Solution with TailCall sentinel:
@trampolined
def get_handler(name):
if name == "done":
return lambda x: x # Not a TailCall — returned as-is
return get_handler.call(name[1:]) # TailCall object — trampoline continues

Design decisions:

  1. wrapper.call creates a TailCall without executing the function — this is how the decorated function signals "tail-recurse with these args."
  2. isinstance(result, TailCall) is unambiguous — no collision with callable return values.
  3. The trampoline loop is inside wrapper, so the user just calls factorial(5000) naturally.
  4. **kwargs support means keyword arguments work too.

This pattern is production-quality.
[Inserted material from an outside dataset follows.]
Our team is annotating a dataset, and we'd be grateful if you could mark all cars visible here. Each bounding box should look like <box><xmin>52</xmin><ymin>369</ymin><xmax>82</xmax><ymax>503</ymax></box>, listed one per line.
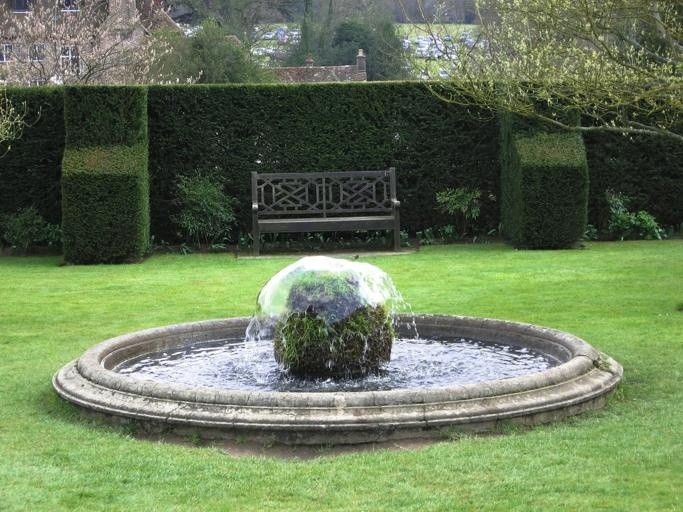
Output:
<box><xmin>395</xmin><ymin>28</ymin><xmax>493</xmax><ymax>82</ymax></box>
<box><xmin>245</xmin><ymin>22</ymin><xmax>303</xmax><ymax>69</ymax></box>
Libraries like fn.py and toolz use similar approaches.

Expected Output
count_down(100000) = done\nfactorial(5000) has 16326 digits\nfib(10000) has 2090 digits
Hints

Hint 1: Create a `TailCall` wrapper class that holds the function and arguments for the next call. The trampoline loop checks `isinstance(result, TailCall)` instead of `callable(result)` — this avoids the problem of legitimate callable return values.

Hint 2: The decorator wraps the function so that calling it returns a `TailCall` object. A separate `execute` or `run` function drives the trampoline loop.